If you're involved in the real estate industry, you likely know that the economic conditions of recent years have not been kind to this area of the market. Due to inventory fluctuation, tighter lending requirements and unstable market conditions, construction companies have had to adjust to a new economy. That's because, in the best or worst of times, the economy plays a big role in the overall health of the construction industry.

Economy Affects Competition

When the economy is booming, chances are construction company owners and managers don't need to worry too much about competition. When demand for construction is high, there is ample work to keep the industry going. However, in a downturned economy when fewer people and businesses have the capital or credit required to contract new construction, suddenly there is less demand for the same number of construction companies. Thus, competition increases, and construction businesses may find that it is harder to find work. Contractors may be forced to lower their prices in order to compete.

Supply Shortages

A strong economy, where employment rates are high and consumer spending is up, helps bolster all kinds of businesses. Since construction companies rely on suppliers for lumber, tools, glass and other materials and equipment, they are greatly affected when any of these businesses fail. Construction companies and construction suppliers have a circular effect on each other, and the state of the economy determines whether that effect is negative or positive. For example, in an economic downturn, fewer construction jobs mean less business for suppliers, which could drive prices higher or force suppliers out of business. When suppliers are out of business, construction companies may be forced to pay more for supplies, making it more difficult for them to stay afloat.

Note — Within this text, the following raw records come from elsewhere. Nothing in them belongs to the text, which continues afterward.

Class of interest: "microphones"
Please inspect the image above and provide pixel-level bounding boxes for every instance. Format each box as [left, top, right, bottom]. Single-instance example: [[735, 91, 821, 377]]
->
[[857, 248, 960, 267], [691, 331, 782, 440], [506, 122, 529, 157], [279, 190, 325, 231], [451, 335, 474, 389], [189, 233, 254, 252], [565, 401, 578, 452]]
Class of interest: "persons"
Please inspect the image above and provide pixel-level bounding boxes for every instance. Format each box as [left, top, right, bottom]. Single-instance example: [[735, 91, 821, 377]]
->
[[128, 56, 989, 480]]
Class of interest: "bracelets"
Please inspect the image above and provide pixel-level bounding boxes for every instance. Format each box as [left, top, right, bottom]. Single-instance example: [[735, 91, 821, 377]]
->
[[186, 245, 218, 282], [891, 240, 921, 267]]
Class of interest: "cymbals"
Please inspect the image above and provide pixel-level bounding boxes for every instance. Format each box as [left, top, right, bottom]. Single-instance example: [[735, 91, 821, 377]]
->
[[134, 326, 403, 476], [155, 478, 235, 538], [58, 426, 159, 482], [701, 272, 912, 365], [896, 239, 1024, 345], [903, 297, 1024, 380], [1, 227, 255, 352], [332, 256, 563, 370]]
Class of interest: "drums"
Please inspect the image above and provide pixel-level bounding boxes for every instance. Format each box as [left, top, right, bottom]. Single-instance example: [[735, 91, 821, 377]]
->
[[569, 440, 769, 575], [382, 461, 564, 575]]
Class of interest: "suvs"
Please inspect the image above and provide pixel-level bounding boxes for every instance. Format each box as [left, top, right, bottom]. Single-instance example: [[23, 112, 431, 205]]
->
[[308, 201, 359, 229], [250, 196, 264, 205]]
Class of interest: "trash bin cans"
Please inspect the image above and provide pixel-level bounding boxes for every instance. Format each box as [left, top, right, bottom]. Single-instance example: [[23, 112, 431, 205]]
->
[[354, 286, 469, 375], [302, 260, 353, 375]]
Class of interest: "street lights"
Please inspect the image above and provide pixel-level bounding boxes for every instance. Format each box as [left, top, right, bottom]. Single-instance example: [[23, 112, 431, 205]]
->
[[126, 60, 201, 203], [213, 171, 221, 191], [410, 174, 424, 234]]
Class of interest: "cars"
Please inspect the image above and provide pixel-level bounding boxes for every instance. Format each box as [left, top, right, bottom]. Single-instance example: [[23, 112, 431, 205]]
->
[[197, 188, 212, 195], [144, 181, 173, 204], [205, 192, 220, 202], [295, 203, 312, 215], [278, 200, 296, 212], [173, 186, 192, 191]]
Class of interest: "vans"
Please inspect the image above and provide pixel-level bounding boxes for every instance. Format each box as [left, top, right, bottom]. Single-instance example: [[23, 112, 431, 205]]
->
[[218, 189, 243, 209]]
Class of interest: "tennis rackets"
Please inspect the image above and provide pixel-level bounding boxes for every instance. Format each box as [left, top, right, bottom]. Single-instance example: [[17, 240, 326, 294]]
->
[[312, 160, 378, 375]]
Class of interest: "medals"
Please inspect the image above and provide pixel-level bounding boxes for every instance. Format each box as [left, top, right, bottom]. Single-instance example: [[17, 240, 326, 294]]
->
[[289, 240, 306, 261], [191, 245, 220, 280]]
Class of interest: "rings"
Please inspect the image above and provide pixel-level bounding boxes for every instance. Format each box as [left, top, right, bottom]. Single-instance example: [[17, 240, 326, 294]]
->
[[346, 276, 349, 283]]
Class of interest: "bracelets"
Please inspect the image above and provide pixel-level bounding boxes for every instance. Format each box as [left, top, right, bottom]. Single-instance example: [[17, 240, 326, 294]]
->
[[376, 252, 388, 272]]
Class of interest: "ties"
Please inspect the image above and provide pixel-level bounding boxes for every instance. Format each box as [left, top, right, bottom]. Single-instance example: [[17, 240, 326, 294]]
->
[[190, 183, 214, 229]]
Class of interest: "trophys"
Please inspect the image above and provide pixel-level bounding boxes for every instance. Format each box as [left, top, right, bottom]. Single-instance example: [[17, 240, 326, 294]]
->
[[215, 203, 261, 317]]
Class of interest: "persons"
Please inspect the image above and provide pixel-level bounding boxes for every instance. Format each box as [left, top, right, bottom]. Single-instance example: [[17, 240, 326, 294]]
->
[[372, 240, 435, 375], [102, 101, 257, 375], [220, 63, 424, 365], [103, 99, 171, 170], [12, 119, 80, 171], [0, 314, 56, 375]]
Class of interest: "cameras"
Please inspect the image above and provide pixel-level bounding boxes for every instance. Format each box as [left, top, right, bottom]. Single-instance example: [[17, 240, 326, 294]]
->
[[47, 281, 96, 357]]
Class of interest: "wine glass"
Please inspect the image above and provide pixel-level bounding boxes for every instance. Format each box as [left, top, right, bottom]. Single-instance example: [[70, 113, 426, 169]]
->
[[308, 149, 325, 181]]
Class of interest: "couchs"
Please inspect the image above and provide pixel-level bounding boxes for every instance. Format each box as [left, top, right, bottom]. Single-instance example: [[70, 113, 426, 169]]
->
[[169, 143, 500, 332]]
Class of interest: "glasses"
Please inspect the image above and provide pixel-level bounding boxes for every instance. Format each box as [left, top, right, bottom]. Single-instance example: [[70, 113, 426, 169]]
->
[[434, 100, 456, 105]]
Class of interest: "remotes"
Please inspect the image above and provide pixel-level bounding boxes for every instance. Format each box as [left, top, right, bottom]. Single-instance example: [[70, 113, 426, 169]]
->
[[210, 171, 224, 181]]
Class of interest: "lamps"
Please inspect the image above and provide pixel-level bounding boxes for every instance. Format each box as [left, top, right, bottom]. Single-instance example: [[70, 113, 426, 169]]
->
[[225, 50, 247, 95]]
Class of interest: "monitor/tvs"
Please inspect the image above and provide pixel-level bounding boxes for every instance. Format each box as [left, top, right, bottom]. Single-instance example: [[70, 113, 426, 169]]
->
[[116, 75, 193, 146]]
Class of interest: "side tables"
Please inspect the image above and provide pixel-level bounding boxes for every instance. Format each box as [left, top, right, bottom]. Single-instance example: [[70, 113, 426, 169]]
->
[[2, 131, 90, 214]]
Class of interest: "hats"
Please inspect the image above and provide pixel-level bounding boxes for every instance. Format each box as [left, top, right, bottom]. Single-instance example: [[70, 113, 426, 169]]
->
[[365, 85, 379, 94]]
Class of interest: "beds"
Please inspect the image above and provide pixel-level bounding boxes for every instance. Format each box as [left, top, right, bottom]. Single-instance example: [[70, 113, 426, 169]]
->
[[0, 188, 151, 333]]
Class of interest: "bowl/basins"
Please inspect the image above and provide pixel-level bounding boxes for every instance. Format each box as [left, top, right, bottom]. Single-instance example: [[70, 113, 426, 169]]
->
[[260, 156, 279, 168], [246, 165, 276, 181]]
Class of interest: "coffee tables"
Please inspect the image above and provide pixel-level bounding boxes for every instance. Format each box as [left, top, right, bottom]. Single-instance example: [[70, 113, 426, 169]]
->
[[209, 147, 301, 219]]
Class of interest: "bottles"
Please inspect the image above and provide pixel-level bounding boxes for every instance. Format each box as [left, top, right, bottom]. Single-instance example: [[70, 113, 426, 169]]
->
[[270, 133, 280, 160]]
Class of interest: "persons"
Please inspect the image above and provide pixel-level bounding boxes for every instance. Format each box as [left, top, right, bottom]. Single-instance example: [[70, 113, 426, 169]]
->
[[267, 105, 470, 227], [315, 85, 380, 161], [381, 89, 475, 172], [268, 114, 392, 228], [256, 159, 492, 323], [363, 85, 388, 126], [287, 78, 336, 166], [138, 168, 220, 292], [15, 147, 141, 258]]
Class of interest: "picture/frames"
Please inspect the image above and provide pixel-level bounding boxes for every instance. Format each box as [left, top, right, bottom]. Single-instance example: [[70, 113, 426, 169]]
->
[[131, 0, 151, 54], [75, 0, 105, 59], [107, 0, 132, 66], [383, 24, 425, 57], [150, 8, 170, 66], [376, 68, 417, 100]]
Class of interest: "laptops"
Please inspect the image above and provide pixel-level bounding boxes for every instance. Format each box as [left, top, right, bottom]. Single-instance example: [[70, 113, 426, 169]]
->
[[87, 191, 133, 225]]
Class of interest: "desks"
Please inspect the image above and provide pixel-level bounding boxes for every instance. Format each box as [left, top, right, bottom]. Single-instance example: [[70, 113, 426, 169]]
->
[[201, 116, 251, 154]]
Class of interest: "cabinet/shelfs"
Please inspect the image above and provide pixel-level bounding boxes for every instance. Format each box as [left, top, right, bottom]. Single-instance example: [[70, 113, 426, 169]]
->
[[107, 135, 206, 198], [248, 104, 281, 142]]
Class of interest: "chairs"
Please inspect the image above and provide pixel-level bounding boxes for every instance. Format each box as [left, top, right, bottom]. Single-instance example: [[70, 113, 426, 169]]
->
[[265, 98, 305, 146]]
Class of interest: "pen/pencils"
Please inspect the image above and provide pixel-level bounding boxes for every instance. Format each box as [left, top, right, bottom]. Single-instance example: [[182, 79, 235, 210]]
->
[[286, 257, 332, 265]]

Tight Lending Requirements

After the housing crisis of 2007 and 2008, the government imposed much stricter requirements on lenders. Due to this, fewer Americans were able to obtain the mortgage they needed to build a new home, and fewer investors were able to qualify for large construction loans. Without homebuyers and investors able to foot the bill for new construction, the construction industry suffered. In a downturned economy, lenders must be more careful when making loans, which affects the housing market -- and thus the construction industry -- at large.


When the economy suffers, America's buying power decreases, and defaults on loans rise. Many developers and construction companies operate their business on construction loans. For instance, a large homebuilder company might construct a new subdivision using borrowed capital. The company will pay this loan back as they sell the completed homes. However, in a downturned economy, there are fewer potential homebuyers in the market. With fewer buyers, construction companies may not be able to move their inventory quickly enough to pay their debts. This could lead to defaults, resulting in unfinished construction projects and foreclosures.